▸ **The exercise**
Please pick out every line below that contains the string "inches", and copy each of those lines.

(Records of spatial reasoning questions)
--- START ---
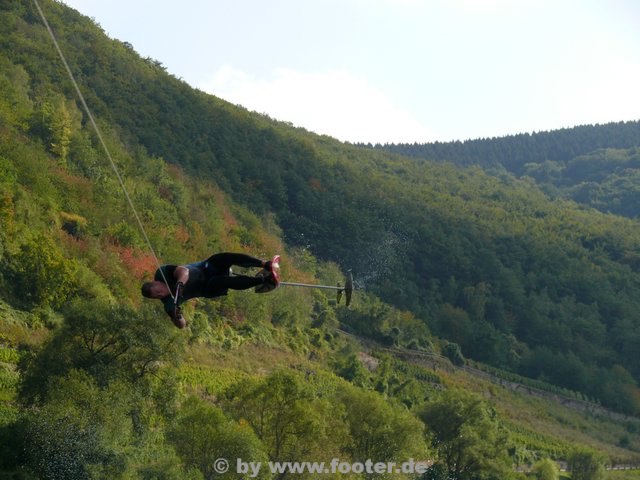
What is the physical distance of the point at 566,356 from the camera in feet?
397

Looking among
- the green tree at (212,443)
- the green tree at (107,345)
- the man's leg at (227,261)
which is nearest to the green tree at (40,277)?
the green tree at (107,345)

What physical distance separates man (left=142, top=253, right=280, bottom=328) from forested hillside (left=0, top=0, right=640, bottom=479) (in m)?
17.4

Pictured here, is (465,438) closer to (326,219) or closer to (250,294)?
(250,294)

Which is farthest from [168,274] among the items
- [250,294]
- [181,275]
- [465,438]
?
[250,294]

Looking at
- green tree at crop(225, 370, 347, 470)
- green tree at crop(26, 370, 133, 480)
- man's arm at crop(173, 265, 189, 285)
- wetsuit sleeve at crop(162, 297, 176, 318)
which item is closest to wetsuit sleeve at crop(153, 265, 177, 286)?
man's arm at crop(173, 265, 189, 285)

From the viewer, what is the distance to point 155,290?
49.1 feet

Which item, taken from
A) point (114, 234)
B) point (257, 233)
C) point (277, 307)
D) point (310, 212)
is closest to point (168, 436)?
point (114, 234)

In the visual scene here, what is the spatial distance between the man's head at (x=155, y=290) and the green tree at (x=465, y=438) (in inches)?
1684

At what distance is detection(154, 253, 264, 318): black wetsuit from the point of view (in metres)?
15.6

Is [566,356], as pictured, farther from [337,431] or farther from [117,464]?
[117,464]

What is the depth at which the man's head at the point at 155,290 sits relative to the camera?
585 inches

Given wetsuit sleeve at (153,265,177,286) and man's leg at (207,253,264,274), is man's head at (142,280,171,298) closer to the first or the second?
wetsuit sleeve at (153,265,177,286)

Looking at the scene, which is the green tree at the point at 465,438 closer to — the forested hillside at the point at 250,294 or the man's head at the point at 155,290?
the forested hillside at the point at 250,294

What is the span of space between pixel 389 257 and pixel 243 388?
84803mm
--- END ---
--- START ---
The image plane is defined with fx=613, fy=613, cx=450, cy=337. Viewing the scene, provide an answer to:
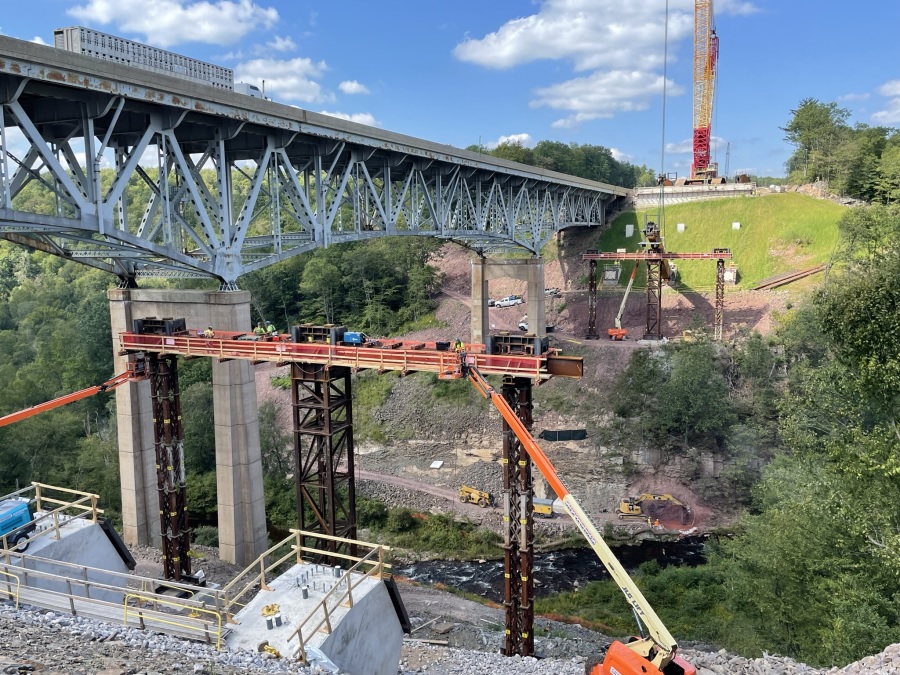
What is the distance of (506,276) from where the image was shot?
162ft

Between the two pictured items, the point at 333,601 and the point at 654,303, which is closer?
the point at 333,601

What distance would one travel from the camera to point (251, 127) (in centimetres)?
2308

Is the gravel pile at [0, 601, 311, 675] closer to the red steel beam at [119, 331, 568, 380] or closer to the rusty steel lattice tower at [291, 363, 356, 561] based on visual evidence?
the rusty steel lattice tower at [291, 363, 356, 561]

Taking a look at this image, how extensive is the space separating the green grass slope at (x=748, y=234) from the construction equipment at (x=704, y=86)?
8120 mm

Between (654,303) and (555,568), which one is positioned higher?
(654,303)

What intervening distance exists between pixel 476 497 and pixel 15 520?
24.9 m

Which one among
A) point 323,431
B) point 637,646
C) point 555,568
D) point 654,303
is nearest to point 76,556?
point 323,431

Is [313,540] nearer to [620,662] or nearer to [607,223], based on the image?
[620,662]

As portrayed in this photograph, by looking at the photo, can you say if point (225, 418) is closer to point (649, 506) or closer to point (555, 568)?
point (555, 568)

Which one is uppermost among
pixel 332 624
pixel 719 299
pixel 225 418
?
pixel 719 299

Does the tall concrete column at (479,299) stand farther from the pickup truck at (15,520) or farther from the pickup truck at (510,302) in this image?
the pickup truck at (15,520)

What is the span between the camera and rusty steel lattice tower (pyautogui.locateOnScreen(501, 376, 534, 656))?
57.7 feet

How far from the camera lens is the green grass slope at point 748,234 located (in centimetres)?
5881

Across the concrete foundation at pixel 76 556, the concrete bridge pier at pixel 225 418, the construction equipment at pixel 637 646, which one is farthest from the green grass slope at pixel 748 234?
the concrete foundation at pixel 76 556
--- END ---
▸ **Response to this exercise**
In the visual scene here, what is the spatial distance between the man's head at (x=155, y=290) and the green tree at (x=465, y=438) (in inches)?
585 inches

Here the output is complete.